Friday 20 May 2011

i want to start every sentence with i feel because of the beautiful Jonathan Harris

So i said that i watched something that made me think about The Night Listener again and that thing was a lecture by Jonathan Harris which was about connecting people and their stories, i'll put the link at the bottom if you're interested.
The first thing he talked about has been around since about 2007 though i've never heard of it but it was all amazing. Possibly a bit too anglophonic but such a lovely idea. It is a program called We Feel Fine and it searches the world's blogs for the phrase "i feel..." and it stores all the data of what people are feeling and what they are blogging about (apparently it logs about 20,000 people a day) then it can find where you are through your IP address and can tell you what the weather is like there. You can then go and search for certain characteristics like women in their thirties who feel melancholy whilst it is sunny in Kosovo, if that's what you would like. The way i'm expressing it seems to make it sound much more like a device that stalks you and helps you stalk people than when Jonathan described it but really i think it is beautiful. Maybe i should let Jonathan know, i'm sure he checks the data sometimes as he seemed really interested in people's stories so here goes; Jonathan i feel like your We Feel Fine program is absolutely lovely, it makes me feel that i am on the road meeting new people each with a story to tell, jumping in and out of their lives like Jack Kerouac.
People ask me why i blog rather write a diary if i don't tell people the url and this is my new fantastic reason. You can even click on each quote and it will take you to that person's blog - he talked about clicking on the blog if you felt empathy for the person which just makes him an even more beautiful human - and i like that people who feel the same or feel they can help can get in contact. Some people seem to think that the internet is massive and frightening but to me it is a warm cuddle of compassion.

Material shown »
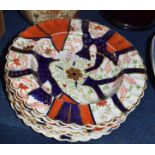 Group of mid-19th century Copeland plates and two bowls, all decorated with a Japan style pattern,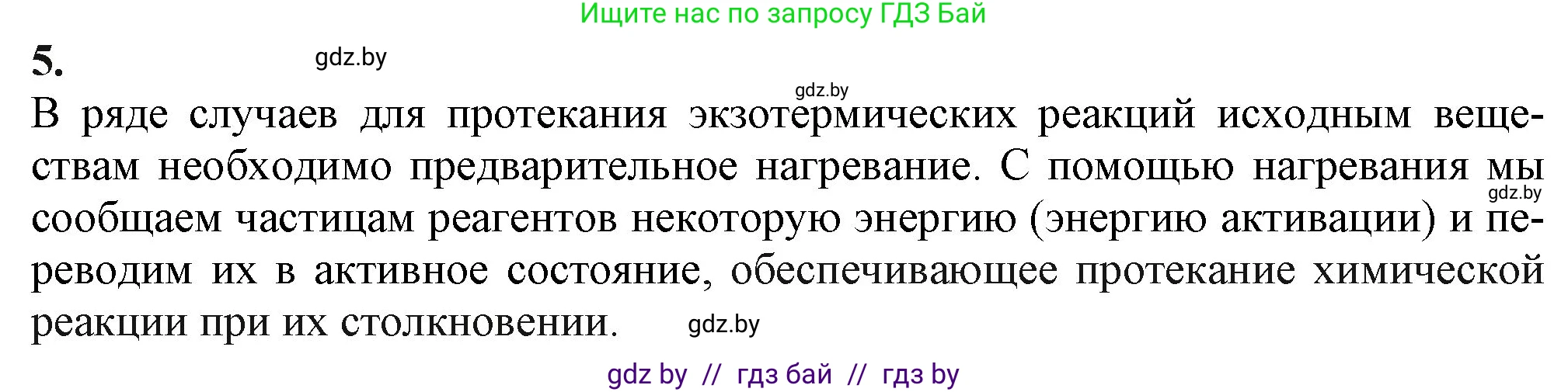 Химия, 11 класс Учебник, авторы: Мычко Дмитрий Иванович, Прохоревич Константин Николаевич, Борушко Ирина Ивановна, издательство Адукацыя i выхаванне, Минск, 2021, зелёного цвета, страница 115, номер 5, Решение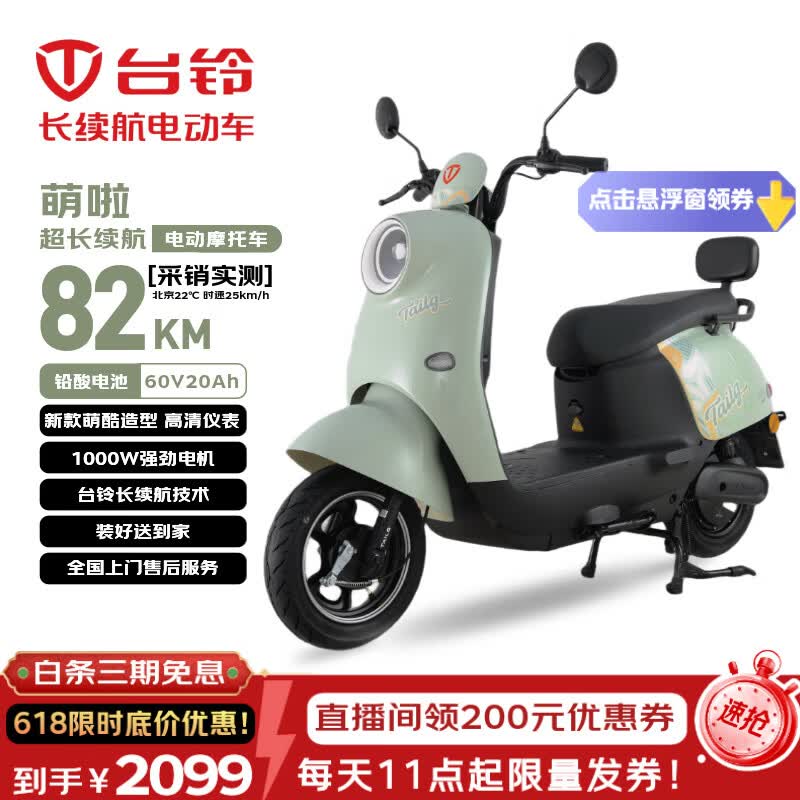 台铃电动摩托车萌啦2026新款82公里长续航电动车1000W铅酸电池60V20Ah外卖上班通勤代步电瓶车茵茵绿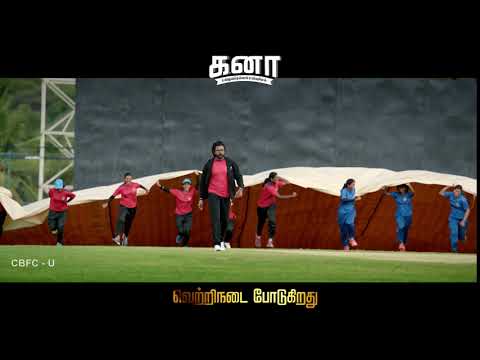 Kanaa - TV Spot 2 | Sathyaraj | Aishwarya Rajesh | Darshan | Arunraja Kamaraj | Sivakarthikeyan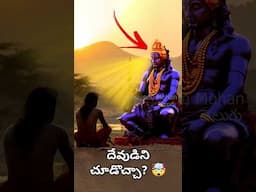 శివుని చెవి రింగుల రహస్యం?🤔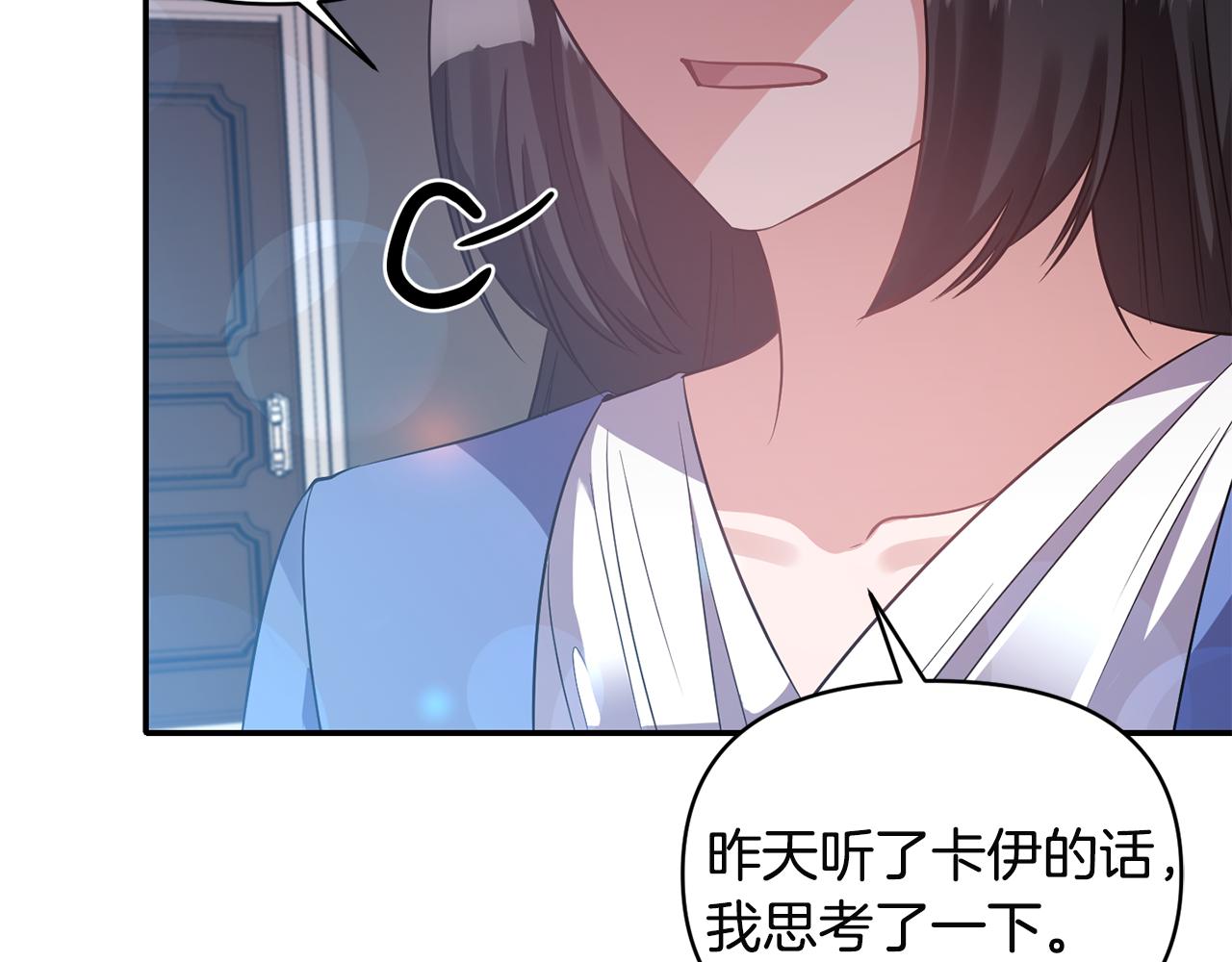《冷血大公变暖男》第56话 能成功吗？ 第19页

What you should do » Please quote the blog post about We Feel Fine in full, word for word. The rows come from a different source than the blog post.

Response area »
Friday 20 May 2011

i want to start every sentence with i feel because of the beautiful Jonathan Harris

So i said that i watched something that made me think about The Night Listener again and that thing was a lecture by Jonathan Harris which was about connecting people and their stories, i'll put the link at the bottom if you're interested.
The first thing he talked about has been around since about 2007 though i've never heard of it but it was all amazing. Possibly a bit too anglophonic but such a lovely idea. It is a program called We Feel Fine and it searches the world's blogs for the phrase "i feel..." and it stores all the data of what people are feeling and what they are blogging about (apparently it logs about 20,000 people a day) then it can find where you are through your IP address and can tell you what the weather is like there. You can then go and search for certain characteristics like women in their thirties who feel melancholy whilst it is sunny in Kosovo, if that's what you would like. The way i'm expressing it seems to make it sound much more like a device that stalks you and helps you stalk people than when Jonathan described it but really i think it is beautiful. Maybe i should let Jonathan know, i'm sure he checks the data sometimes as he seemed really interested in people's stories so here goes; Jonathan i feel like your We Feel Fine program is absolutely lovely, it makes me feel that i am on the road meeting new people each with a story to tell, jumping in and out of their lives like Jack Kerouac.
People ask me why i blog rather write a diary if i don't tell people the url and this is my new fantastic reason. You can even click on each quote and it will take you to that person's blog - he talked about clicking on the blog if you felt empathy for the person which just makes him an even more beautiful human - and i like that people who feel the same or feel they can help can get in contact. Some people seem to think that the internet is massive and frightening but to me it is a warm cuddle of compassion.